BRIEF
Nothing but the lines from the one containing "order: Carnivora" through the end of the entries should be set down, each exactly as written.

PROVIDED RECORDS
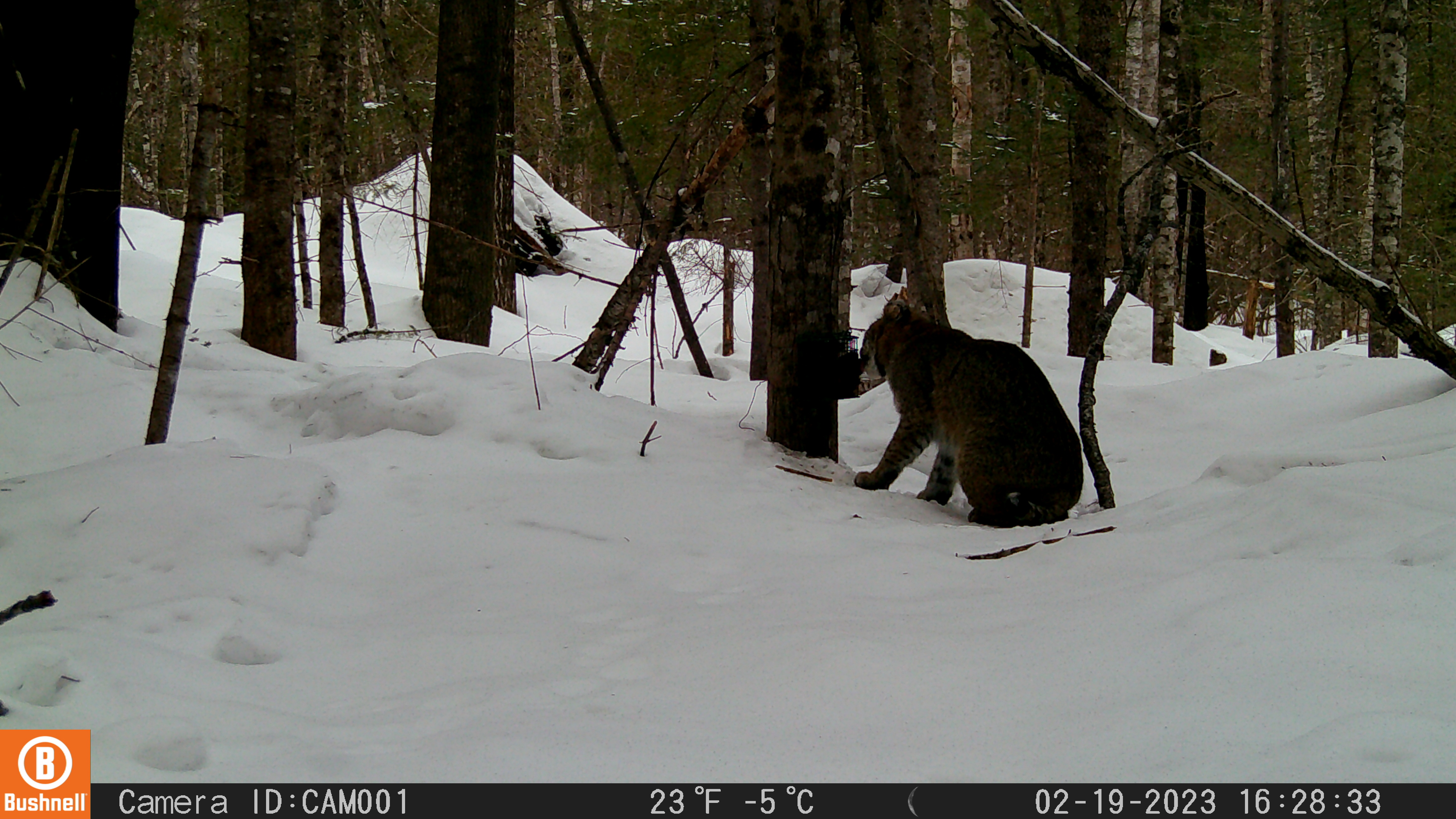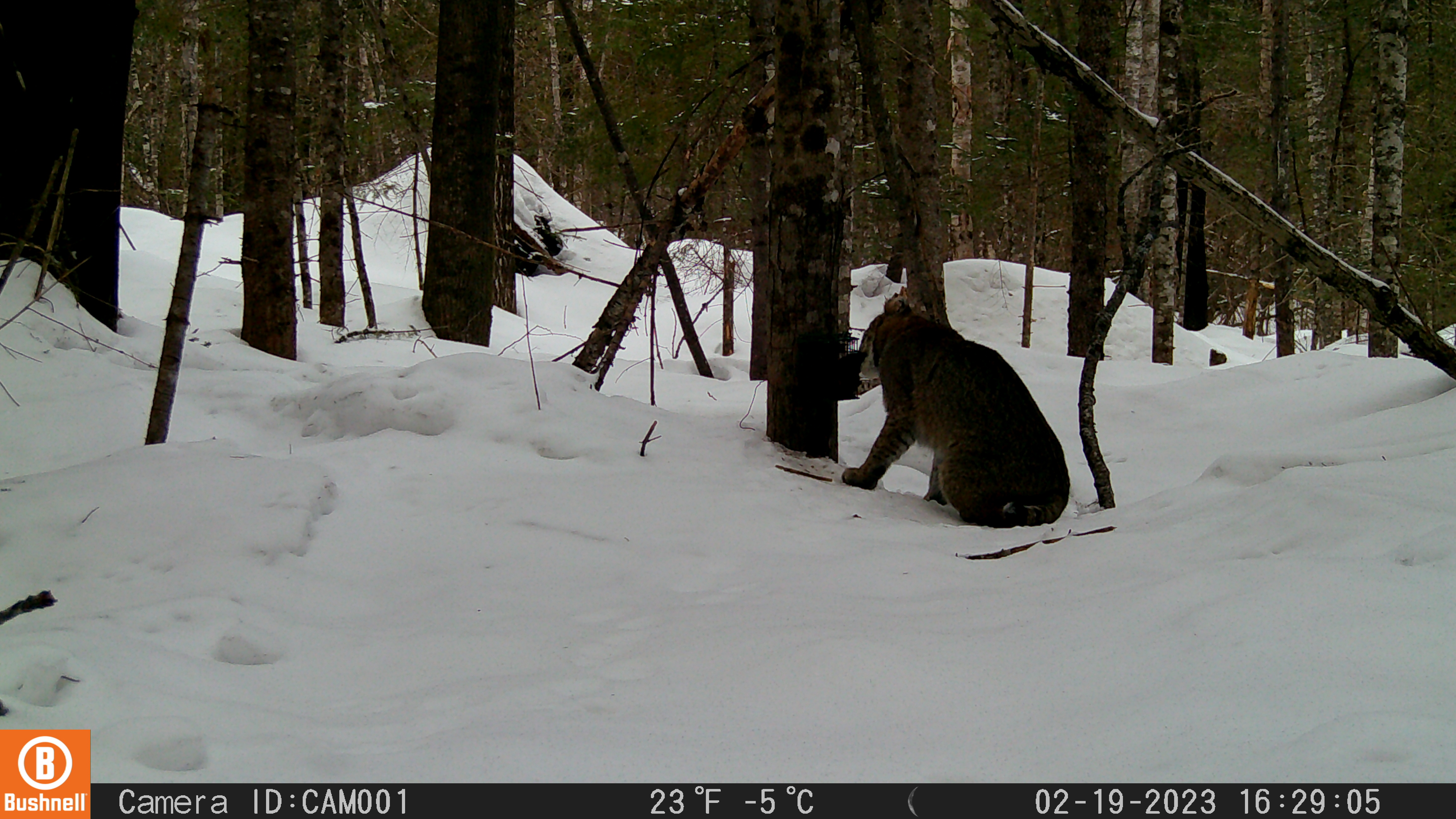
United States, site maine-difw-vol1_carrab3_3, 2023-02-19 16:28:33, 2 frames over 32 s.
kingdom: Animalia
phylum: Chordata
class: Mammalia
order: Carnivora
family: Felidae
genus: Lynx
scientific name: Lynx rufus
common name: bobcat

SOLUTION FOR THIS TASK
order: Carnivora
family: Felidae
genus: Lynx
scientific name: Lynx rufus
common name: bobcat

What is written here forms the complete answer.